- DESCRIPTION OF THE TASK -
Rewrite the entries starting with the line that contains "From the camera's position, how" and going on through the line that contains "7426 millimetres", with "gravel road" changed to "dirt road" and everything else left as it is. Omit the pictures.

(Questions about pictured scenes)
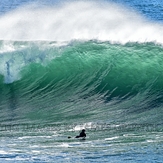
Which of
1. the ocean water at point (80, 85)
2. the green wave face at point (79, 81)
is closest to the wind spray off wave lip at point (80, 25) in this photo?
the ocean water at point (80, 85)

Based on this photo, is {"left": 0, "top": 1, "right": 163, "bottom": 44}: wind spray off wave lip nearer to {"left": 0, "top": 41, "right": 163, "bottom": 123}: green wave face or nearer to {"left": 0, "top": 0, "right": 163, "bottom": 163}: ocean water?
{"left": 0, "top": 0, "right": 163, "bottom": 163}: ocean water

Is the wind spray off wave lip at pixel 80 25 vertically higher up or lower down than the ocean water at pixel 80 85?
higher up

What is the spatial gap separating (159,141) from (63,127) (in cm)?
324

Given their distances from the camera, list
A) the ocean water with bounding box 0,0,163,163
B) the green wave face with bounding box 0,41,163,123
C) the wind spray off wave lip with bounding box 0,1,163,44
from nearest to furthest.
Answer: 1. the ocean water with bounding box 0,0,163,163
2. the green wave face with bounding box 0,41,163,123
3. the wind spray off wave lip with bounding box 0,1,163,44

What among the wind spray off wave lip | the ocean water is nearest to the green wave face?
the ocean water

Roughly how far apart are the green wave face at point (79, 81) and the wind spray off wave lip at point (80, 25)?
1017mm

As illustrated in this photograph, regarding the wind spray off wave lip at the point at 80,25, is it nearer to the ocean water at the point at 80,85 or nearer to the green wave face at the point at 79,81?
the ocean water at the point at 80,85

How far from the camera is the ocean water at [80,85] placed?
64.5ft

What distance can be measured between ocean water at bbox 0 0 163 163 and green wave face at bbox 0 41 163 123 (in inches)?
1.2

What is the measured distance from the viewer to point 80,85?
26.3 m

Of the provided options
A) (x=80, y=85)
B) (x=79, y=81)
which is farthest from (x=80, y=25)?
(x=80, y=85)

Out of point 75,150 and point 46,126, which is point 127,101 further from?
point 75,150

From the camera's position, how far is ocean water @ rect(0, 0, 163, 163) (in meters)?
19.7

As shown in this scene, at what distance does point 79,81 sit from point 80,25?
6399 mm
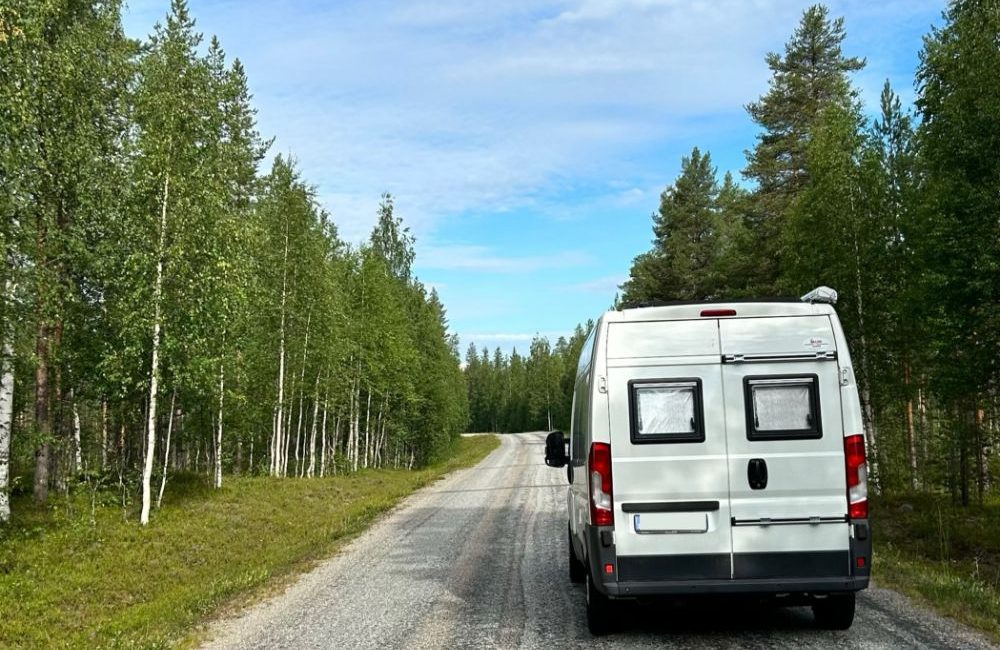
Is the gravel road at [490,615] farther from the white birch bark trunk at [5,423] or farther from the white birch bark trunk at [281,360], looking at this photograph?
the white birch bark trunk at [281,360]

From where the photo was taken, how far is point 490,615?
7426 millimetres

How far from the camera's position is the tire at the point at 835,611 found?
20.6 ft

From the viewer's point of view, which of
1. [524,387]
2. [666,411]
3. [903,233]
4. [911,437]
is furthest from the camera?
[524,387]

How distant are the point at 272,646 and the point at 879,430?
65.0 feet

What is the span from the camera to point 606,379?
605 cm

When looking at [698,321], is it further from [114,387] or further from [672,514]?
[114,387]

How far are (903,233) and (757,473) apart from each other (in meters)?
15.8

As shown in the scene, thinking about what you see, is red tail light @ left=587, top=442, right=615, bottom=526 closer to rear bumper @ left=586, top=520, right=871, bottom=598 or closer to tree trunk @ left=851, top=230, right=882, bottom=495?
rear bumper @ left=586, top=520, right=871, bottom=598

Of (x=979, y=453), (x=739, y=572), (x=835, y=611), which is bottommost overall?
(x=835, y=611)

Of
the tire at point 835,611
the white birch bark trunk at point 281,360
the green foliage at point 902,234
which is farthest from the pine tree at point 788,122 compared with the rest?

- TASK RESPONSE -
From the camera's position, how far is ocean water @ rect(0, 0, 163, 163) (in meters)?
19.7

As shown in this scene, at what distance does point 79,81 sit from point 80,25?
6399 mm
Is the dirt road at [490,615] farther from the white birch bark trunk at [5,423] or farther from the white birch bark trunk at [281,360], looking at this photograph?
the white birch bark trunk at [281,360]

From where the photo was taken, how far is point 490,615?
7426 millimetres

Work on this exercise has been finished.